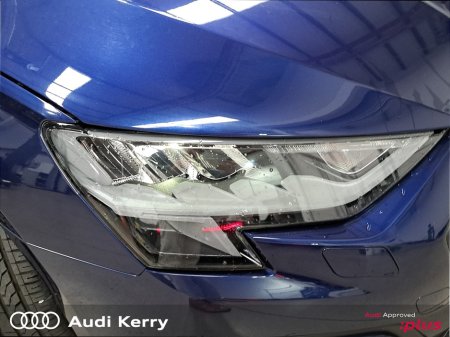 2022 Audi A3 - photo 26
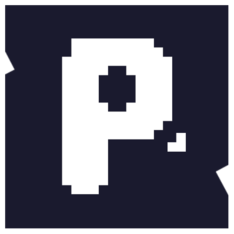 pixelshop3d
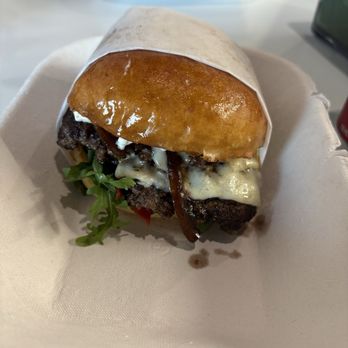 Brgr Shack - Flaming Hot Burger - Burgers Near Me - Escondido, California Brgr Shack - Flaming Hot Burger - Burgers Near Me - Escondido, California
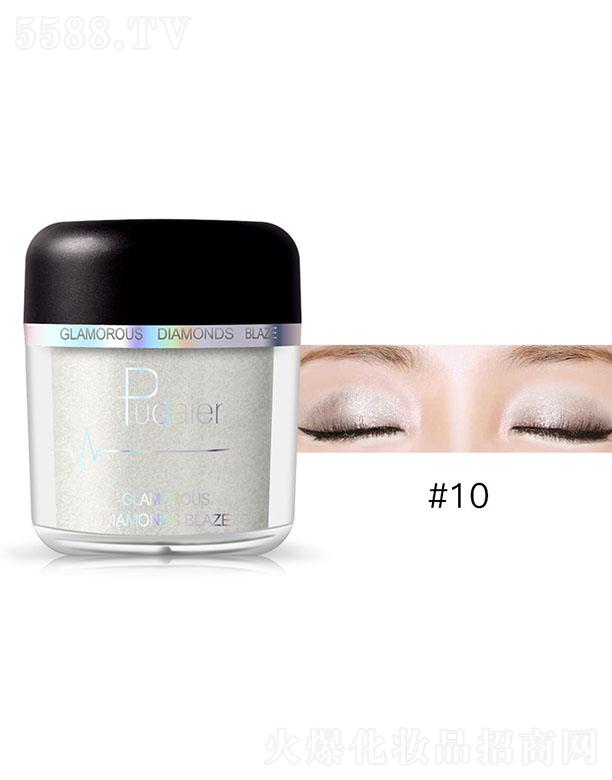 ڐӯQ޹˾Pudaier@ʯ#10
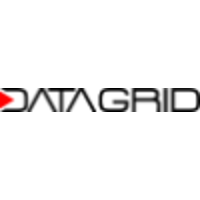 Data Grid Limited profile on Qualified.One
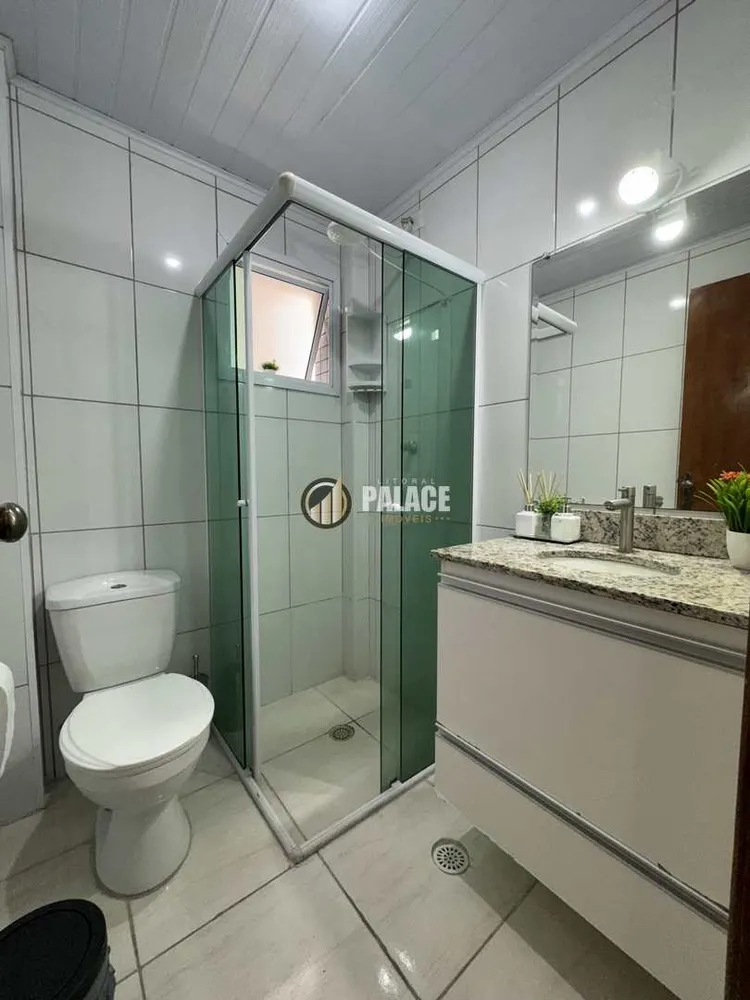 Apartamento, 1 quarto, 45 m² - Foto 3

____________

## [EXERCISE]
Print the lines from the one that contains "ڐӯQ޹˾Pudaier@ʯ#10" through the last line of the data, exactly and in full, and no other lines. Pictures are not part of the copy.

## [THE ANSWER]
 ڐӯQ޹˾Pudaier@ʯ#10
 Data Grid Limited profile on Qualified.One
 Apartamento, 1 quarto, 45 m² - Foto 3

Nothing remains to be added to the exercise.